VRAM Pressure - Melband by BuffMcBigHuge · Pull Request #244 · daydreamlive/DEMON

BuffMcBigHuge · 2026-06-11T03:03:37Z

Includes #238 (Latency Improvement Experimentation) as its base commit; everything below describes the VRAM-management and upload-pipeline work layered on top.

Problem

Uploading a track loads Mel-Band RoFormer on top of the resident ACE-Step 1.5 stack.

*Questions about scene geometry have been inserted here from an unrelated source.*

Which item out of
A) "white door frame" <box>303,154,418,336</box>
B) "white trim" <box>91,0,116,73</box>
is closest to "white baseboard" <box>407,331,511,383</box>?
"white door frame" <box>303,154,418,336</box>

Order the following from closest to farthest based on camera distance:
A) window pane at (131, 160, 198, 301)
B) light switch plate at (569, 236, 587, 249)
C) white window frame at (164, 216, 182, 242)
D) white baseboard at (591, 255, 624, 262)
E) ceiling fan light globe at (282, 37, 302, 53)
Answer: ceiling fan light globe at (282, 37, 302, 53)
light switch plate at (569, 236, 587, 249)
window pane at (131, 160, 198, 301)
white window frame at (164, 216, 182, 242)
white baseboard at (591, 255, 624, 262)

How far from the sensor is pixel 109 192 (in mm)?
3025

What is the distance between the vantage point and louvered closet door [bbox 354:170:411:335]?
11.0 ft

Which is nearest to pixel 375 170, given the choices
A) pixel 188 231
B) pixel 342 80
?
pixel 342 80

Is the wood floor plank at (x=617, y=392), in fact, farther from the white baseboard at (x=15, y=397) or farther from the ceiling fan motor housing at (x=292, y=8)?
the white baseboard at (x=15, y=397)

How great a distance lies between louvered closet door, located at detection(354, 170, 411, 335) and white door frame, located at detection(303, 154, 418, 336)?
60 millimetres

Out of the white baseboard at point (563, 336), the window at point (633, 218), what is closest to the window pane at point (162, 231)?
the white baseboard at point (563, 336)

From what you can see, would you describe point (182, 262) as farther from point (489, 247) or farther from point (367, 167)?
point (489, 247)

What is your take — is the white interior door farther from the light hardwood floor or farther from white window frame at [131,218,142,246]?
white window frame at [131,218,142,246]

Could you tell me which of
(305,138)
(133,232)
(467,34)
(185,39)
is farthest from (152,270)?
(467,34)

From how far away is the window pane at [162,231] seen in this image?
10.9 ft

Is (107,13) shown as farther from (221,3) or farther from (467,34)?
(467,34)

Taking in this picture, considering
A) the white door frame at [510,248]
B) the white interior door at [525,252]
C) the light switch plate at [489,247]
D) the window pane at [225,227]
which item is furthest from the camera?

On a 24 GB card running the TRT realtime session this caused a cluster of failures:

Memory-pressure spikes during every stem separation, with no relief when the card was full.
The shared eager upload-encoder (a full second copy of the ACE-Step weights, ~6 GB) loaded on the first upload and stayed resident for the process lifetime.
Doubled WS connections (page reload, stale tab reconnect) ran two StreamingSession.create() calls concurrently → one OOMs → its cleanup evicts shared TRT VAE cache entries out from under the healthy session → both sessions die ('NoneType' object has no attribute 'decode').
Uploads longer than the live session's TRT profile (e.g. a 120 s track vs the cached 60 s vae_encode engine) were rejected outright (TRT VAE encode rejected input shape).
A second long upload OOM'd: the encoder restored its entire DiT (+4.7 GB), including the generation decoder uploads never execute, on top of a 120 s-profile session (~19 GB resident).
Time-to-sound on a new upload was the full pipeline (analysis + encode + separation + persist), ~20–40 s.

Operating principle

The separator and the eager ACE-Step weights never occupy VRAM at the same time. Before Mel-Band RoFormer loads, the resident ACE-Step context parks its eager modules in system RAM; the separator runs in the vacated space, is released, and only then does ACE-Step return. This is unconditional by default — not gated on a free-VRAM heuristic.

Changes

1. Melband VRAM parking (`acestep/engine/model_context.py`, `acestep/streaming/stems.py`)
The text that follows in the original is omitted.